Jika sekolah seperti Midnight Diner, akankah murid lebih bahagia?
Ada sebuah tempat di sudut kota Tokyo yang hanya buka dari tengah malam hingga pagi buta. Di sebuah gang sempit, terselip restoran kecil yang tak punya nama besar, hanya disebut warung makan. Di dalamnya, hanya ada satu koki tanpa nama yang dipanggil “Master” dan satu menu tetap: sup miso dengan tambahan sederhana. Tapi di luar menu yang terbatas itu, pelanggan bisa memesan apa saja—selama bahan-bahannya tersedia. Orang-orang yang datang ke warung kecil ini bukan sekadar untuk mengisi perut. Mereka datang untuk mencari sesuatu yang lebih dari sekadar makanan: ketenangan, pengakuan, atau bahkan hanya teman bicara. Di tempat ini, cerita bergulir seperti kuah ramen yang perlahan mendidih, membiarkan bahan-bahannya melebur satu sama lain, menyatu dalam rasa yang lebih kaya.
Adegan yang Berjalan Seperti Waktu
Miyuki Chidori pertama kali datang dengan perut kosong dan kantong lebih kosong lagi. Dia memesan nasi bonito serut—murah, sederhana, nyaris seperti makanan kucing. Master tidak menghakimi. Ia hanya berkata, “Aku juga suka nasi ini.” Dan entah bagaimana, kalimat sederhana itu membuat Miyuki merasa cukup. Sesuatu dalam dirinya menjadi lebih kuat.
Dia datang setiap malam, memesan makanan yang sama, sampai akhirnya bercerita bahwa dia adalah penyanyi tanpa lagu sendiri. Suaranya bagus, tapi lagu-lagunya tidak laku. Master tidak mengatakan banyak hal. Dia hanya memintannya datang lagi dengan membawa CD rekaman lagunya. Master memasang poster pertunjukan kecil di warungnya. Seorang pelanggan tetap yang kebetulan seorang penulis lirik melihatnya, menulis sebuah lagu untuknya: Kucing yang Tersesat. Lagu itu akhirnya membawa Miyuki ke puncak ketenaran, meski hidupnya tidak panjang. Tapi setidaknya, dia sempat punya lagu miliknya sendiri.
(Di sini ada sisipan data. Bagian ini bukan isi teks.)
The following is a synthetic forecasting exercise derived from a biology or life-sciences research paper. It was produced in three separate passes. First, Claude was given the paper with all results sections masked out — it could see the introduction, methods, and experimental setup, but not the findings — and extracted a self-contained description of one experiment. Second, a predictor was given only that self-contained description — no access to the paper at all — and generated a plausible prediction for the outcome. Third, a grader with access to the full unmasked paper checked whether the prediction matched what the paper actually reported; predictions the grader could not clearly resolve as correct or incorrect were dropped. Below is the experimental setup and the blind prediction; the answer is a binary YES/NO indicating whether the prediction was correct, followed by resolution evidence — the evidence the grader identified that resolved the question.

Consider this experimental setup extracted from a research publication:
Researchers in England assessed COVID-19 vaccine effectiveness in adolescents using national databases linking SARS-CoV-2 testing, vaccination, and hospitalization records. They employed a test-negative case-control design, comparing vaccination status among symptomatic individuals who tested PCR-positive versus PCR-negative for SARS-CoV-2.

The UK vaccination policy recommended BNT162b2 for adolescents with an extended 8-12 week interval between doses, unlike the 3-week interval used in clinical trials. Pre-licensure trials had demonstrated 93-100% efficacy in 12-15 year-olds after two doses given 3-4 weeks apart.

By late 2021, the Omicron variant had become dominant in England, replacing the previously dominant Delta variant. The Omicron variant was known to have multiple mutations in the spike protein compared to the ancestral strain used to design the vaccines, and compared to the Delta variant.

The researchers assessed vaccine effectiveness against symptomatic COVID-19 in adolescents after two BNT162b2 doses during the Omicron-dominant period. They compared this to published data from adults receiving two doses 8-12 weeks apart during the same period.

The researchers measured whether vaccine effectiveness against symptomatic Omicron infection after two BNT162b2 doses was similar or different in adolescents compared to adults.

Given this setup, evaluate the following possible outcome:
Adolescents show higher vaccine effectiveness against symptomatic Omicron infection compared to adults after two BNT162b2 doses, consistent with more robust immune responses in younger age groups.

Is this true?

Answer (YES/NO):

Begitulah cara kerja Master. Tanpa banyak bicara, tanpa banyak teori, hanya dengan secangkir teh dan sepiring makanan, dia mengubah hidup orang-orang.
Pada episode berikutnya, Master mendamaikan tiga kawan yang berkonflik hanya dengan menyajikan kembali Ochazuke, nasi yang disiram dengan teh. Miki suka dicampur dengan telur ikan, Rumi suka daun salem, dan Kana lebih suka dengan acar prem. Ketiganya adalah langganan tetap, kemudian mereka bertengkar lagi. Oleh master disatukan kembali dengan nasi Ochasuke.
Seorang Yakuza bernama Ryu datang setiap malam hanya untuk mencicipi sosis merah gurita goreng. Yakuza yang ditakuti kemudian menjadi lunak bahkan mau bertukar makanan dengan seorang pelanggang lain yang duduk di sudut dekat dapur. Raut mukanya seperti telah bertahan hidup terlalu lama. Dia meminta sepiring tamagoyaki, telur gulung manis yang dulu menjadi kenangannya paling manis. Master, seperti biasa, tak banyak bertanya. Ia mengocok telur dengan tenang, menuangkannya ke dalam penggorengan datar, menggulungnya dengan gerakan terlatih. Saat piring mendarat di hadapan pelanggang, matanya berkaca-kaca.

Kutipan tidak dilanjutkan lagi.